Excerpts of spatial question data

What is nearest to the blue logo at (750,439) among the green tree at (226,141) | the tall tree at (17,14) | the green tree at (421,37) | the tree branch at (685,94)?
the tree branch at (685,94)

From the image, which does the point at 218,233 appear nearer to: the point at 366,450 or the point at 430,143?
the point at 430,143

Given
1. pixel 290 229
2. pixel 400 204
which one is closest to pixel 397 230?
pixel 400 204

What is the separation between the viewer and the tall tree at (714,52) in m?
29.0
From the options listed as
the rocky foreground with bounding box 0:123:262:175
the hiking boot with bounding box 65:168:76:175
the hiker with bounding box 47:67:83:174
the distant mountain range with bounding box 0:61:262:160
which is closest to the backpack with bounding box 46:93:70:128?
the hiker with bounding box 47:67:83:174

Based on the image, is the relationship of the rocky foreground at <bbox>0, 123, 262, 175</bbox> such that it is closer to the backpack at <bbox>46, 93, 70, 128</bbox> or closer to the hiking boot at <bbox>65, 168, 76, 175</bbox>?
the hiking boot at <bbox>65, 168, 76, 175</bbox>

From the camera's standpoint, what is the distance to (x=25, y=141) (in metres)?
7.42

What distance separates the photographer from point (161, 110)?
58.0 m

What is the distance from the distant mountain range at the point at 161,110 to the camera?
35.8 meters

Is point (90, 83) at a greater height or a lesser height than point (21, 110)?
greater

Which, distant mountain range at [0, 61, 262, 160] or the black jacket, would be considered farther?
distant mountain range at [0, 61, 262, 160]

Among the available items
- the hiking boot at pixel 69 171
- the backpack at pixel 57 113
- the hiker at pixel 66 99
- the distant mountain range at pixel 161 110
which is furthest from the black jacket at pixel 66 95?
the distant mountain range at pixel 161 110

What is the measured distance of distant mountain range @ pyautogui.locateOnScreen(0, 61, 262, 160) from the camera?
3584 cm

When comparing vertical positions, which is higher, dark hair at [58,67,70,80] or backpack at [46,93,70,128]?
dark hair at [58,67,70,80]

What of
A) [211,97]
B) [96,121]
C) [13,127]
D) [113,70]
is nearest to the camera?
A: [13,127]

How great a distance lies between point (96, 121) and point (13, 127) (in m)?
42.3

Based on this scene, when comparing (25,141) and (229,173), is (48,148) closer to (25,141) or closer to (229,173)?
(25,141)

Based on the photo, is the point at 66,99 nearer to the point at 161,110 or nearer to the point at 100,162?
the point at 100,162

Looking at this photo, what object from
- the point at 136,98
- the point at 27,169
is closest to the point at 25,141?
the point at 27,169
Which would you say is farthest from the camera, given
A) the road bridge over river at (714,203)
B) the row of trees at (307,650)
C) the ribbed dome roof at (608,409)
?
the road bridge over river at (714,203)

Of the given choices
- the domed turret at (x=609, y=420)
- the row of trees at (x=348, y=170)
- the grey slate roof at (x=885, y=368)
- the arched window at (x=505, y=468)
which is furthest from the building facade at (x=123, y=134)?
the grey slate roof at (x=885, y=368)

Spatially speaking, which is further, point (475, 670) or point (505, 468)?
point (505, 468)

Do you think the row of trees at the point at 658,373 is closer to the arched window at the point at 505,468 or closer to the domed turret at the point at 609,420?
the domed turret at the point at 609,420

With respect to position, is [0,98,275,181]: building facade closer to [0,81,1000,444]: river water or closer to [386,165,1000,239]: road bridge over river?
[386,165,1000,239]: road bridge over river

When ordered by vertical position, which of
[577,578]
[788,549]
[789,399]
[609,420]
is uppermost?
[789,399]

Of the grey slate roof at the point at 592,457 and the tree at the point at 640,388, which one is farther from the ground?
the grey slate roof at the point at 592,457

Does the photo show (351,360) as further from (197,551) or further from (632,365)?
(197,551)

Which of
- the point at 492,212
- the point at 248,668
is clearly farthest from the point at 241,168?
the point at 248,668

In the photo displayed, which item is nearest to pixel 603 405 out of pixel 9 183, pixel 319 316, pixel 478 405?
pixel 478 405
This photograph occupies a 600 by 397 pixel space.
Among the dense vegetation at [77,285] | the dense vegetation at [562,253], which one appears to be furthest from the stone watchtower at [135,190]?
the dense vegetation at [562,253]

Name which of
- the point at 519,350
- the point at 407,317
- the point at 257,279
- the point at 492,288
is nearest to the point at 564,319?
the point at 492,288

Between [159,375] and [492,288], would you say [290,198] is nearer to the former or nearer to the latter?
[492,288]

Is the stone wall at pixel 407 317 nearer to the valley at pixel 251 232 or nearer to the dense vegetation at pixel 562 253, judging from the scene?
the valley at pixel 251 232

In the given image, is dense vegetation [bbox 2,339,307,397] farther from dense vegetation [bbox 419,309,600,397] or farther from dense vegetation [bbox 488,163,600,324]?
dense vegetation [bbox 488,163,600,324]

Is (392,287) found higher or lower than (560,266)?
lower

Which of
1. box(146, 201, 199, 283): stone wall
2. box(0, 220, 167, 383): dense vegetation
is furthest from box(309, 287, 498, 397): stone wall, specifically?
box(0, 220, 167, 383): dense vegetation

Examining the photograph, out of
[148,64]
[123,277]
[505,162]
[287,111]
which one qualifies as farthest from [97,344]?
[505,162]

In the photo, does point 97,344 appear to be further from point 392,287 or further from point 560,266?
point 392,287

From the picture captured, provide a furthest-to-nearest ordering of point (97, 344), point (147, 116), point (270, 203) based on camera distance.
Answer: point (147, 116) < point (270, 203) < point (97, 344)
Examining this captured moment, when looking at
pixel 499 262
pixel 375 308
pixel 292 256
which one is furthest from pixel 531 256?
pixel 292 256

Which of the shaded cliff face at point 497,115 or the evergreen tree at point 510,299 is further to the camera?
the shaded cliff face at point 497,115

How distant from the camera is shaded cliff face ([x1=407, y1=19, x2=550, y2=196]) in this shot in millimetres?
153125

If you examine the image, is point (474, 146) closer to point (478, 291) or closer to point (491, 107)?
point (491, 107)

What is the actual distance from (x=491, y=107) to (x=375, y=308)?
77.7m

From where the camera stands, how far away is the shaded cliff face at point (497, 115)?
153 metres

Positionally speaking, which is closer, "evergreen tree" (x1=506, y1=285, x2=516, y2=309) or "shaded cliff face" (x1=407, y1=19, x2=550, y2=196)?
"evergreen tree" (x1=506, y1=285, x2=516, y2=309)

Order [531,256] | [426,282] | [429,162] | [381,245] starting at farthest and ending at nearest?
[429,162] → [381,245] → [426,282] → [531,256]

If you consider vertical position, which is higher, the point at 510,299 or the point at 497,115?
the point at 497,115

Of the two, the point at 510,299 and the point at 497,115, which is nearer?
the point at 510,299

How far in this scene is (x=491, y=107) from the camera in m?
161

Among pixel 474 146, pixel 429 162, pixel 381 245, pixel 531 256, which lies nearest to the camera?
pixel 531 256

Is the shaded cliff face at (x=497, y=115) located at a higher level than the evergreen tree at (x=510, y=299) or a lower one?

EXERCISE: Print every entry exactly as it appears.

ANSWER TO THE EXERCISE:
What is nearest to the blue logo at (750,439) among the green tree at (226,141) | the tall tree at (17,14) | the green tree at (421,37) | the tree branch at (685,94)?
the tree branch at (685,94)

From the image, which does the point at 218,233 appear nearer to: the point at 366,450 or the point at 430,143?
the point at 430,143

Given
1. pixel 290 229
2. pixel 400 204
which one is closest to pixel 397 230?
pixel 400 204

What is the separation between the viewer and the tall tree at (714,52) in m?
29.0
From the options listed as
the rocky foreground with bounding box 0:123:262:175
the hiking boot with bounding box 65:168:76:175
the hiker with bounding box 47:67:83:174
the distant mountain range with bounding box 0:61:262:160
which is closest to the backpack with bounding box 46:93:70:128?
the hiker with bounding box 47:67:83:174

Based on the image, is the relationship of the rocky foreground at <bbox>0, 123, 262, 175</bbox> such that it is closer to the backpack at <bbox>46, 93, 70, 128</bbox> or closer to the hiking boot at <bbox>65, 168, 76, 175</bbox>?
the hiking boot at <bbox>65, 168, 76, 175</bbox>

From the camera's standpoint, what is the distance to (x=25, y=141) (in metres)?
7.42

What distance separates the photographer from point (161, 110)?
58.0 m

What is the distance from the distant mountain range at the point at 161,110 to the camera?
35.8 meters

Is point (90, 83) at a greater height or a lesser height than point (21, 110)?
greater

Which, distant mountain range at [0, 61, 262, 160] or the black jacket, would be considered farther?
distant mountain range at [0, 61, 262, 160]

Among the available items
- the hiking boot at pixel 69 171
- the backpack at pixel 57 113
- the hiker at pixel 66 99
- the distant mountain range at pixel 161 110
which is furthest from the black jacket at pixel 66 95?
the distant mountain range at pixel 161 110

What is the measured distance of distant mountain range @ pyautogui.locateOnScreen(0, 61, 262, 160) from the camera?
3584 cm

When comparing vertical positions, which is higher, dark hair at [58,67,70,80] or backpack at [46,93,70,128]?
dark hair at [58,67,70,80]

What of
A) [211,97]
B) [96,121]
C) [13,127]
D) [113,70]
is nearest to the camera?
A: [13,127]

How great a distance lies between point (96, 121) and point (13, 127) (in m)?
42.3

Based on this scene, when comparing (25,141) and (229,173), is (48,148) closer to (25,141) or closer to (229,173)?
(25,141)

Based on the photo, is the point at 66,99 nearer to the point at 161,110 or nearer to the point at 100,162?
the point at 100,162

Looking at this photo, what object from
- the point at 136,98
- the point at 27,169
is closest to the point at 25,141?
the point at 27,169
Which would you say is farthest from the camera, given
A) the road bridge over river at (714,203)
B) the row of trees at (307,650)
C) the ribbed dome roof at (608,409)
?
the road bridge over river at (714,203)

Of the given choices
- the domed turret at (x=609, y=420)
- the row of trees at (x=348, y=170)
- the grey slate roof at (x=885, y=368)
- the arched window at (x=505, y=468)
which is furthest from the building facade at (x=123, y=134)?
the grey slate roof at (x=885, y=368)

Spatially speaking, which is further, point (475, 670) or point (505, 468)?
point (505, 468)

Do you think the row of trees at the point at 658,373 is closer to the arched window at the point at 505,468 or closer to the domed turret at the point at 609,420?
the domed turret at the point at 609,420

With respect to position, is [0,98,275,181]: building facade closer to [0,81,1000,444]: river water or closer to [386,165,1000,239]: road bridge over river?
[386,165,1000,239]: road bridge over river

When ordered by vertical position, which of
[577,578]
[788,549]
[789,399]
[609,420]
is uppermost?
[789,399]

Of the grey slate roof at the point at 592,457 and the tree at the point at 640,388, which one is farther from the ground?
the grey slate roof at the point at 592,457

Does the photo show (351,360) as further from (197,551) or further from (632,365)?
(197,551)

Which of
- the point at 492,212
- the point at 248,668
is clearly farthest from the point at 241,168?
the point at 248,668

In the photo displayed, which item is nearest to pixel 603 405 out of pixel 9 183, pixel 319 316, pixel 478 405?
pixel 478 405
This photograph occupies a 600 by 397 pixel space.
Among the dense vegetation at [77,285] | the dense vegetation at [562,253], which one appears to be furthest from the stone watchtower at [135,190]?
the dense vegetation at [562,253]

Name which of
- the point at 519,350
- the point at 407,317
- the point at 257,279
- the point at 492,288
is nearest to the point at 564,319?
the point at 492,288

Between [159,375] and [492,288], would you say [290,198] is nearer to the former or nearer to the latter?
[492,288]

Is the stone wall at pixel 407 317 nearer to the valley at pixel 251 232 or nearer to the dense vegetation at pixel 562 253, judging from the scene?
the valley at pixel 251 232

In the given image, is dense vegetation [bbox 2,339,307,397] farther from dense vegetation [bbox 419,309,600,397] or farther from dense vegetation [bbox 488,163,600,324]?
dense vegetation [bbox 488,163,600,324]

Is (392,287) found higher or lower than (560,266)?
lower

Which of
1. box(146, 201, 199, 283): stone wall
2. box(0, 220, 167, 383): dense vegetation
is furthest from box(309, 287, 498, 397): stone wall, specifically?
box(0, 220, 167, 383): dense vegetation

Examining the photograph, out of
[148,64]
[123,277]
[505,162]
[287,111]
which one qualifies as farthest from [97,344]?
[505,162]

In the photo, does point 97,344 appear to be further from point 392,287 or further from point 560,266?
point 392,287

From the picture captured, provide a furthest-to-nearest ordering of point (97, 344), point (147, 116), point (270, 203) based on camera distance.
Answer: point (147, 116) < point (270, 203) < point (97, 344)
Examining this captured moment, when looking at
pixel 499 262
pixel 375 308
pixel 292 256
which one is furthest from pixel 531 256?
pixel 292 256

Which of the shaded cliff face at point 497,115 or the evergreen tree at point 510,299 is further to the camera?
the shaded cliff face at point 497,115

How distant from the camera is shaded cliff face ([x1=407, y1=19, x2=550, y2=196]) in this shot in millimetres?
153125

If you examine the image, is point (474, 146) closer to point (478, 291) or closer to point (491, 107)?
point (491, 107)

What is the actual distance from (x=491, y=107) to (x=375, y=308)?
77.7m

From where the camera stands, how far away is the shaded cliff face at point (497, 115)?
153 metres

Positionally speaking, which is closer, "evergreen tree" (x1=506, y1=285, x2=516, y2=309) or "shaded cliff face" (x1=407, y1=19, x2=550, y2=196)?
"evergreen tree" (x1=506, y1=285, x2=516, y2=309)

Order [531,256] | [426,282] | [429,162] | [381,245] starting at farthest and ending at nearest?
[429,162] → [381,245] → [426,282] → [531,256]

If you consider vertical position, which is higher, the point at 510,299 or the point at 497,115?
the point at 497,115

Of the two, the point at 510,299 and the point at 497,115, which is nearer?
the point at 510,299

How far in this scene is (x=491, y=107) from the camera in m?
161

Among pixel 474 146, pixel 429 162, pixel 381 245, pixel 531 256, which lies nearest to the camera?
pixel 531 256

Is the shaded cliff face at (x=497, y=115) located at a higher level than the evergreen tree at (x=510, y=299) or a lower one?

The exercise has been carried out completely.